Abstract

We present new high-resolution radio observations at 843 MHz of the shell supernova remnants G296.5+10.0 and G327.6+14.6. The remnants show a high degree of bilateral symmetry, both in their emission intensities and in the outer boundaries of the emission. Both remnants show weak emission and indistinct boundaries near the axes of symmetry. We explore various explanations of the symmetry, which is apparent in both the radio and X-ray maps, and extend an old idea that it is the result of the expansion of a remnant into a region with an orderly alignment of the ambient interstellar magnetic field oriented with a substantial component normal to the line of sight.

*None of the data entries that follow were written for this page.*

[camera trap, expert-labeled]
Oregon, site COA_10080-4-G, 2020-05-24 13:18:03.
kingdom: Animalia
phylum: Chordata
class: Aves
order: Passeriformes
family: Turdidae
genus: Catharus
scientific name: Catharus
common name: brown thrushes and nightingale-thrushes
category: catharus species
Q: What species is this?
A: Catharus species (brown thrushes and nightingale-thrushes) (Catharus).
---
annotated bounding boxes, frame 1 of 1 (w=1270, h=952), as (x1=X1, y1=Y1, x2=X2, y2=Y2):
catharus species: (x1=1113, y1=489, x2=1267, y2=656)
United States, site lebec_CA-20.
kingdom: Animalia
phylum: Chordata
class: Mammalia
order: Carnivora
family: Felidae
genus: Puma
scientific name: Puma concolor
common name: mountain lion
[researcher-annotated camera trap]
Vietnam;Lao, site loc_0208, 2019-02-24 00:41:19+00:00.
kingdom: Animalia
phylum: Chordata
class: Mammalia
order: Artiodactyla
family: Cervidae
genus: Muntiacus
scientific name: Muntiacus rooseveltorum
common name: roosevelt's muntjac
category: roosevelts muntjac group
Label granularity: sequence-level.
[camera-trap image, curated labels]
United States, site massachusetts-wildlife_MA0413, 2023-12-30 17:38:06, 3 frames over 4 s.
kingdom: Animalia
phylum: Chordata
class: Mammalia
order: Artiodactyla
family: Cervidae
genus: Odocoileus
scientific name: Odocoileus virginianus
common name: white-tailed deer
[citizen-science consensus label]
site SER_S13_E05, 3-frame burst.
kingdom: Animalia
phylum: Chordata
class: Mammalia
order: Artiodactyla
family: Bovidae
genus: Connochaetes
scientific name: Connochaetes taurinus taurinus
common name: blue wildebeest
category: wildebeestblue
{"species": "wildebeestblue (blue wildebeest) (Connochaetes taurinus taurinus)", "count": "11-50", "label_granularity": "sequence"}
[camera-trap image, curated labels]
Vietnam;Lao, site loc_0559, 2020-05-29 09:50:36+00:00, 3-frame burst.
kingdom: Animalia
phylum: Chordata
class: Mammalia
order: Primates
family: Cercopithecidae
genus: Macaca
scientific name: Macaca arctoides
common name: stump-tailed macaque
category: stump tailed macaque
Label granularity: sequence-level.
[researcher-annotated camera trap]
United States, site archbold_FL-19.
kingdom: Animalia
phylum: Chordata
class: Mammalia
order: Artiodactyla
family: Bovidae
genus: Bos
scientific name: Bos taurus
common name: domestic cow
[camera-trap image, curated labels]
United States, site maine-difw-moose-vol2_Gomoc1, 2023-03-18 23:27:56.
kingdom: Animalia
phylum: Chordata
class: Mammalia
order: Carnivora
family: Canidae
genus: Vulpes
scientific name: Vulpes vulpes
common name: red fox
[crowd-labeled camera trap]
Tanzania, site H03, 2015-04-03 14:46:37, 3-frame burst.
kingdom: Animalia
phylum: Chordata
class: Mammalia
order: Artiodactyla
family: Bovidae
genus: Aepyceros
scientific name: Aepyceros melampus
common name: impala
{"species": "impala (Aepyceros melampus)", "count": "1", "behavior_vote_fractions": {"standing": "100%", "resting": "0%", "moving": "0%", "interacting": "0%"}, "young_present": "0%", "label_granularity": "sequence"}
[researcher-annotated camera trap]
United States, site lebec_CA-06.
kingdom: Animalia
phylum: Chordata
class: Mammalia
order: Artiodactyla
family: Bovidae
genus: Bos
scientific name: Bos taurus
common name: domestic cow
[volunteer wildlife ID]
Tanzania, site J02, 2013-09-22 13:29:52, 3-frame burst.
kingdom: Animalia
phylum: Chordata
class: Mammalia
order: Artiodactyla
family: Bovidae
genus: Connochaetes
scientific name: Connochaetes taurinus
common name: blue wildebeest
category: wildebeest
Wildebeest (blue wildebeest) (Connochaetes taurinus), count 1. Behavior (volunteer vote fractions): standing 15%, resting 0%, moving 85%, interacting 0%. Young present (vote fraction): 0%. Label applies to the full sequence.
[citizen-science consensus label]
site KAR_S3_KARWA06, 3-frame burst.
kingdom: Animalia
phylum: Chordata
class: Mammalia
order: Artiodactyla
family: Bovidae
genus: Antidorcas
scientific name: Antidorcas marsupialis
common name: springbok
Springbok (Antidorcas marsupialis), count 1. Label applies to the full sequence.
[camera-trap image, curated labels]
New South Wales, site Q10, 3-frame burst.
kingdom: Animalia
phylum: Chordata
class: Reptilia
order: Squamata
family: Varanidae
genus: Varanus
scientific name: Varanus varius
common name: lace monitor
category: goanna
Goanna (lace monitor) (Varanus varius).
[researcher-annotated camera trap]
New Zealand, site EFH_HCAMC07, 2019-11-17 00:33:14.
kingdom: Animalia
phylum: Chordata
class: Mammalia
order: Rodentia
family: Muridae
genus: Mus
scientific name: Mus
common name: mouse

The observations are consistent with a scenario in which the production of the emitting particles is more effective in shocks propagating transverse to the field lines. This explanation rests upon the fact that measurements of collisionless shocks in the Earth's magnetosphere and in interplanetary space show significant differences between the structures of quasi-parallel and quasi-perpendicular shocks and upon the recent work of Jokipii which shows that the relativistic particle acceleration rate will be a strong function of the angle between the shock normal and the field direction. G296.5+10.0, the more evolved of the two remnants shows a distinctly larger diameter along the symmetry axis than across it. This suggests that under certain conditions, the coupling of the kinetic energy of the shocked material to newly swept-up gas may be incomplete for shocks propagating approximately along field lines. These various effects may also be present in low-latitude remnants but may not be easily discerned because of more disorderly magnetic field in the Galactic plane. On the large scale the X-ray and radio emission show similar distributions in each remnant, but with no detailed correspondence of features. The radio emission from G296.5+10.0 shows some fine structure in the form of filaments aligned tangentially to the shell. We interpret the filaments as multiple sheets or crushed clouds seen on edge, partially compressed and cooled yet still too hot to radiate substantially in the visible.